_WORK ORDER_
Each record needs to be echoed exactly; can you do that?
^^^^
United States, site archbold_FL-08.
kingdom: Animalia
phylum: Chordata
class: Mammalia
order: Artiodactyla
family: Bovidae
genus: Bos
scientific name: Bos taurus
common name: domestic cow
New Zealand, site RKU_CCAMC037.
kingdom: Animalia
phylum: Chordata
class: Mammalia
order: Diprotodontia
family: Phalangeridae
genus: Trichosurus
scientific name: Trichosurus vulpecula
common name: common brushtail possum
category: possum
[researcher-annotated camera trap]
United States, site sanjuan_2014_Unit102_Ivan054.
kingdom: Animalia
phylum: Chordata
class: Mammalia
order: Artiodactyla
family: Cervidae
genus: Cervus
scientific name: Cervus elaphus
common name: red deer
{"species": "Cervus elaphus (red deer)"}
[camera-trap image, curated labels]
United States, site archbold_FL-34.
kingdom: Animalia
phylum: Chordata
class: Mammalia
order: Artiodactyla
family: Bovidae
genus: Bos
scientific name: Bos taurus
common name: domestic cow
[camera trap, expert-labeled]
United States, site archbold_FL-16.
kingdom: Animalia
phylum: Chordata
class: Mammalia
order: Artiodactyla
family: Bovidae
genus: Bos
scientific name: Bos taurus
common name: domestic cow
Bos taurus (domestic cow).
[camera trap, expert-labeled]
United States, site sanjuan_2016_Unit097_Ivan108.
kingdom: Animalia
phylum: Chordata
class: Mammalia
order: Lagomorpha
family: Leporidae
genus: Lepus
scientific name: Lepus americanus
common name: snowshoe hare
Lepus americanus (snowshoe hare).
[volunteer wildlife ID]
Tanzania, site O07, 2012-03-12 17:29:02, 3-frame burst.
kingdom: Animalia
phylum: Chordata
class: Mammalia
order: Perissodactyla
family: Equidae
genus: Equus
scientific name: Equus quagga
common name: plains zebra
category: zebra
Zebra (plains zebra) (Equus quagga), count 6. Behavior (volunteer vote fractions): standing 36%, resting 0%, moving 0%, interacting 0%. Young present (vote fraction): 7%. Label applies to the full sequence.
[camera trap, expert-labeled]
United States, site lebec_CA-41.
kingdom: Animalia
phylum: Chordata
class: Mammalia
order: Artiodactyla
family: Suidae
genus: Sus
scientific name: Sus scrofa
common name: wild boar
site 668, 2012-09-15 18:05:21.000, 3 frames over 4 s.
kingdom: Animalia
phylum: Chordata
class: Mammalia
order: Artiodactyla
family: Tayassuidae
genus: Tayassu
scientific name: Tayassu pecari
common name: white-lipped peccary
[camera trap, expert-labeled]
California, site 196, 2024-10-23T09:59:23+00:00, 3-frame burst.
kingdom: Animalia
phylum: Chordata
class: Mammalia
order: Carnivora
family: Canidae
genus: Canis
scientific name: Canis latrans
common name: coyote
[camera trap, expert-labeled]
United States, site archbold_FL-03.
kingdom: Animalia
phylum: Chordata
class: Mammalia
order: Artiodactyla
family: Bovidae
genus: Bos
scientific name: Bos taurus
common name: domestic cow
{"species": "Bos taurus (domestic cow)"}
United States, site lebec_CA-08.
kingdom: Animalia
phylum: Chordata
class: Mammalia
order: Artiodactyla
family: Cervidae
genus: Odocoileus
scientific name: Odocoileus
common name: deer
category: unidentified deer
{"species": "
^^^^
_RESULT_
United States, site archbold_FL-08.
kingdom: Animalia
phylum: Chordata
class: Mammalia
order: Artiodactyla
family: Bovidae
genus: Bos
scientific name: Bos taurus
common name: domestic cow
New Zealand, site RKU_CCAMC037.
kingdom: Animalia
phylum: Chordata
class: Mammalia
order: Diprotodontia
family: Phalangeridae
genus: Trichosurus
scientific name: Trichosurus vulpecula
common name: common brushtail possum
category: possum
[researcher-annotated camera trap]
United States, site sanjuan_2014_Unit102_Ivan054.
kingdom: Animalia
phylum: Chordata
class: Mammalia
order: Artiodactyla
family: Cervidae
genus: Cervus
scientific name: Cervus elaphus
common name: red deer
{"species": "Cervus elaphus (red deer)"}
[camera-trap image, curated labels]
United States, site archbold_FL-34.
kingdom: Animalia
phylum: Chordata
class: Mammalia
order: Artiodactyla
family: Bovidae
genus: Bos
scientific name: Bos taurus
common name: domestic cow
[camera trap, expert-labeled]
United States, site archbold_FL-16.
kingdom: Animalia
phylum: Chordata
class: Mammalia
order: Artiodactyla
family: Bovidae
genus: Bos
scientific name: Bos taurus
common name: domestic cow
Bos taurus (domestic cow).
[camera trap, expert-labeled]
United States, site sanjuan_2016_Unit097_Ivan108.
kingdom: Animalia
phylum: Chordata
class: Mammalia
order: Lagomorpha
family: Leporidae
genus: Lepus
scientific name: Lepus americanus
common name: snowshoe hare
Lepus americanus (snowshoe hare).
[volunteer wildlife ID]
Tanzania, site O07, 2012-03-12 17:29:02, 3-frame burst.
kingdom: Animalia
phylum: Chordata
class: Mammalia
order: Perissodactyla
family: Equidae
genus: Equus
scientific name: Equus quagga
common name: plains zebra
category: zebra
Zebra (plains zebra) (Equus quagga), count 6. Behavior (volunteer vote fractions): standing 36%, resting 0%, moving 0%, interacting 0%. Young present (vote fraction): 7%. Label applies to the full sequence.
[camera trap, expert-labeled]
United States, site lebec_CA-41.
kingdom: Animalia
phylum: Chordata
class: Mammalia
order: Artiodactyla
family: Suidae
genus: Sus
scientific name: Sus scrofa
common name: wild boar
site 668, 2012-09-15 18:05:21.000, 3 frames over 4 s.
kingdom: Animalia
phylum: Chordata
class: Mammalia
order: Artiodactyla
family: Tayassuidae
genus: Tayassu
scientific name: Tayassu pecari
common name: white-lipped peccary
[camera trap, expert-labeled]
California, site 196, 2024-10-23T09:59:23+00:00, 3-frame burst.
kingdom: Animalia
phylum: Chordata
class: Mammalia
order: Carnivora
family: Canidae
genus: Canis
scientific name: Canis latrans
common name: coyote
[camera trap, expert-labeled]
United States, site archbold_FL-03.
kingdom: Animalia
phylum: Chordata
class: Mammalia
order: Artiodactyla
family: Bovidae
genus: Bos
scientific name: Bos taurus
common name: domestic cow
{"species": "Bos taurus (domestic cow)"}
United States, site lebec_CA-08.
kingdom: Animalia
phylum: Chordata
class: Mammalia
order: Artiodactyla
family: Cervidae
genus: Odocoileus
scientific name: Odocoileus
common name: deer
category: unidentified deer
{"species": "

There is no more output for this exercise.